More efficient manual review of automatically transcribed tabular data

Author(s)

  • Bjørn-Richard Pedersen UiT The Arctic University of Norway
  • Rigmor Katrine Johansen Department of Health and Care Sciences, UiT The Arctic University of Norway.
  • Einar Holsbø Department of Computer Science, UiT The Arctic University of Norway.
  • Hilde Sommerseth Norwegian Historical Data Centre, UiT The Arctic University of Norway.
  • Lars Ailo Bongo Department of Computer Science, UiT The Arctic University of Norway.
  • Kay Pepping

DOI:

https://doi.org/10.51964/hlcs15456

Keywords:

Population census data, Machine Learning, Historical data, Manual review, Occupation codes, Norway 1950, Norwegian population data, Efficient manual review, Automatically transcribed, Tabular data, Manual review and correction, Interviews, Norwegian occupation data, Historical occupation data, Norwegian Historical Data Centre, UiT The Arctic University of Norway

Abstract

Machine learning methods have proven useful in transcribing historical data. However, results from even highly accurate methods require manual verification and correction. Such manual review can be time-consuming and expensive, therefore the objective of this paper was to make it more efficient.

Previously, we used machine learning to transcribe 2.3 million handwritten occupation codes from the Norwegian 1950 census with high accuracy (97%). We manually reviewed the 90,000 (3%) codes with the lowest model confidence. We allocated those 90,000 codes to human reviewers, who used our annotation tool to review the codes. To assess reviewer agreement, some codes were assigned to multiple reviewers. We then analyzed the review results to understand the relationship between accuracy improvements and effort. Additionally, we interviewed the reviewers to improve the workflow.

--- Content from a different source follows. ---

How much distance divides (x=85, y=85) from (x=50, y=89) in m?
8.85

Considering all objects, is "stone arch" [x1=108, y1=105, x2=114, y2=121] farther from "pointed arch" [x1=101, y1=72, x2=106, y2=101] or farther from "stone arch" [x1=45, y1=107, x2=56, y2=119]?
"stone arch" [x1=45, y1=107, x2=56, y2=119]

The reviewers corrected 62.8% of the labels and agreed with the model label in 31.9% of cases. About 0.2% of the images could not be assigned a label, while for 5.1% the reviewers were uncertain, or they assigned an invalid label. 9,000 images were independently reviewed by multiple reviewers, resulting in an agreement of 86.43% and disagreement of 8.96%.

We learned that our automatic transcription is biased towards the most frequent codes, with a higher degree of misclassification for the lowest frequency codes. Our interview findings show that the reviewers did internal quality control and found our custom tool well-suited. So, only one reviewer is needed, but they should report uncertainty.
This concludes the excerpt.